To optimize Host-side scheduling, graph mode submits a large task from the CPU once and then executes small kernels in a streaming manner on the device, significantly reducing startup time and device bubbles.

In the xLLM engine, Graph Mode provides the following:

  • Key dynamic dimensions other than num_tokens are treated as whole-graph input parameters, including batch_size, kv_seq_lens, q_seq_lens, block_table_size, and the like, for flexibility. During memory allocation and kernel configuration. At graph launch, the actual values of these parameters are passed so kernels use the correct strides to access data.
  • When some operators do not support graph capture and thus break the full graph, each segment (piece) after the break is captured as a separate graph. This maximizes graph-mode benefits even when the full graph cannot be captured, and is commonly used for prefill and chunked prefill.
  • To avoid waste from separate memory buffers (input, output, and intermediate tensors) per shape, we use an expandable memory pool. Multiple shapes share the pool base address, with different shapes using different offsets from that base.
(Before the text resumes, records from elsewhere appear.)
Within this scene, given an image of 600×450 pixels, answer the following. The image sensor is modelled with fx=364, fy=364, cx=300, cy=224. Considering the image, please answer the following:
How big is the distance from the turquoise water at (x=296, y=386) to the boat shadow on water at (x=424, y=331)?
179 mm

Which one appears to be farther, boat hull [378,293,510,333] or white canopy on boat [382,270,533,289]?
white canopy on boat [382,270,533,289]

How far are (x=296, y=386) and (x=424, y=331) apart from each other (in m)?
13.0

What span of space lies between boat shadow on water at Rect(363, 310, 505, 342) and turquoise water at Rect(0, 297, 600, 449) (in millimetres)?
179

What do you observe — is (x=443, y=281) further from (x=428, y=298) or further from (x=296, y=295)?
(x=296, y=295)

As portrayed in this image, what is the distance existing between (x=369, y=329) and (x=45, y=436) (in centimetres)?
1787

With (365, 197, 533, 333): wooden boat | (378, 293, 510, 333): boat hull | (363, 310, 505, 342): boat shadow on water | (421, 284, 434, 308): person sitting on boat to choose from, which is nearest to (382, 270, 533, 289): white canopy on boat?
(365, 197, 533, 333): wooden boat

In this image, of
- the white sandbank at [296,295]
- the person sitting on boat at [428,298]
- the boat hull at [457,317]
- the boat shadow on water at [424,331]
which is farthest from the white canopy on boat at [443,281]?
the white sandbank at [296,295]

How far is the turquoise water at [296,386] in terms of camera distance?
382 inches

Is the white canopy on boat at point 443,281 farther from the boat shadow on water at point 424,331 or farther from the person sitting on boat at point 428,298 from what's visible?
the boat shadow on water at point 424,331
These capabilities are implemented inside the xLLM engine and are generally controlled through gflags.

The minimal configuration only needs enable_graph to turn on Graph Mode for the decode phase:

Terminal window
--enable_graph=true

Common companion flags include:

  • enable_graph: enables the base Graph Mode capability for the decode phase
  • enable_prefill_piecewise_graph: enables Piecewise Graph for the prefill phase
  • enable_graph_mode_decode_no_padding: builds decode graphs with the actual num_tokens instead of the padded shape
  • max_tokens_for_graph_mode: limits the maximum number of tokens covered by Graph Mode; 0 means no limit

If you want to enable both decode Graph and prefill Piecewise Graph, use:

Terminal window
--enable_graph=true \
--enable_prefill_piecewise_graph=true \
--max_tokens_for_graph_mode=2048

If you need decode graph capture without padding, add:

Terminal window
--enable_graph=true \
--enable_graph_mode_decode_no_padding=true

For a more complete description of the flags, see CLI Reference.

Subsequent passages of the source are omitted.